Second, expression of emotions in the eyes is/may be gender-dependent. Social norms often encourage women to be more emotionally expressive, while men are typically socialized to exhibit less emotional variability41. This societal influence likely contributes to differences in recognition accuracy, as women, for example, are more prone to use their cheek-raisers while smiling than men, resulting in a smile that appears more genuine (also known as a true or Duchenne smile42). This nicely dovetails with the present findings as far as poorer recognition of sadness (and anger) in male posers may be explained by a lower intensity of sadness in the male eyes. By contrast, however, disgust and happiness tend to be better recognizable in male eyes, which questions the greater poignancy of females in all emotional expressions.
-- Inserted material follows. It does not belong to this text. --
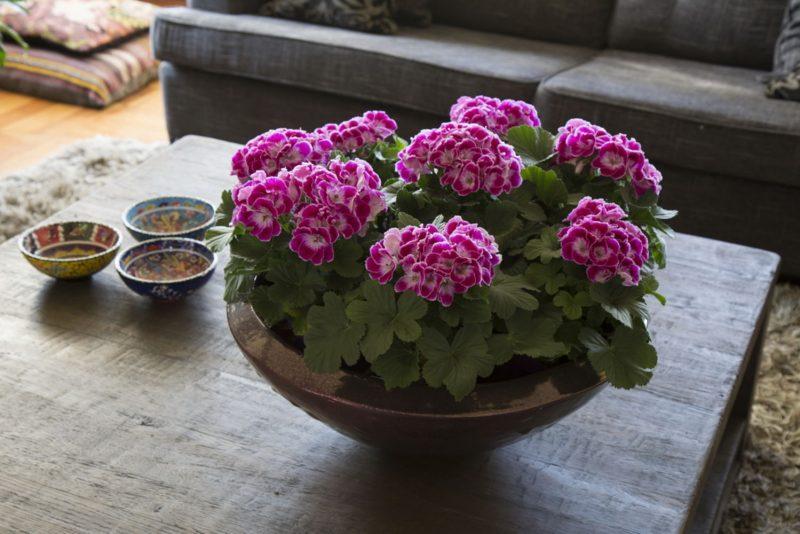 Plante de interior norocoase ce semnifica ii ascund for Plante de interior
In addition, as pointed out earlier17, in face images routinely used in experimental settings and face databases, facial emotions are displayed by professionals who have been (i) asked and (ii) trained to express emotions. These expressions may turn out to be rather different from the natural feelings we experience and express in real life. In naturalistic environments, we are usually quite far from extreme affect demonstrations.

The ability to express (and read) emotions in the eyes had been plentifully reflected in poetry, for instance, for the eyes expressing hatred, ‘As if there were four, though they are three, stare at him hungrily’ (Alexander S. Pushkin, The Tale of Tsar Saltan, 1831; translated by Marina A. Pavlova).

Third, cultural/ethnical background in emotion expression and experience may contribute to the efficiency of emotion recognition in the eyes as well18. For instance, face masks hamper recognition of happiness in U.S. Americans but not in Japanese individuals, suggesting a higher sensitivity of Japanese people to information available in the eyes34. Individualism is reported to be associated with better recognition of (unmasked) happiness but poorer recognition of (unmasked) sadness43. On the other hand, in a U.S. sample, Asian-born participants exhibit the lowest sadness recognition accuracy compared to both Asian Americans and European Americans44. In light of these findings, the present outcome has to be taken with caution, as both expression of sadness through the eyes (faces were taken from the Max Planck Institute FACES database, German posers35) as well as inferring of sadness in the eyes by German beholders may reflect specific cultural particularities. As seen in Fig. 5, however, even within the same culture, individual differences in expression of sadness (also by the eyes) may be rather pronounced.

Figure 5
figure 5

Pronounced differences in expression of sadness within the same cultural background. The images are taken from the MPI FACES database (Ebner et al.35; public domain). These images are presented for illustrative purposes only, and have not been used as experimental material in the present study.

In a nutshell, the present findings suggest that in inferring subtle emotional expressions (such as sadness) in the eyes, experience obtained with age, from young through middle healthy adulthood, may be of substantial benefit. At the same time, sadness recognition may be modulated by estrogen receptor gene polymorphisms45. In young women, recognition accuracy of sadness (and disgust) is higher in the follicular phase (with lower levels of estrogen and progesterone) than in the menstrual phase46,47. Overall, females are recently reported to be faster than males in sadness recognition; moreover, both female and male observers are more accurate in inferring sadness in female as compared with male faces48. A better understanding of possible alterations in reading emotions in the eyes with age calls for future tailored work in male observers.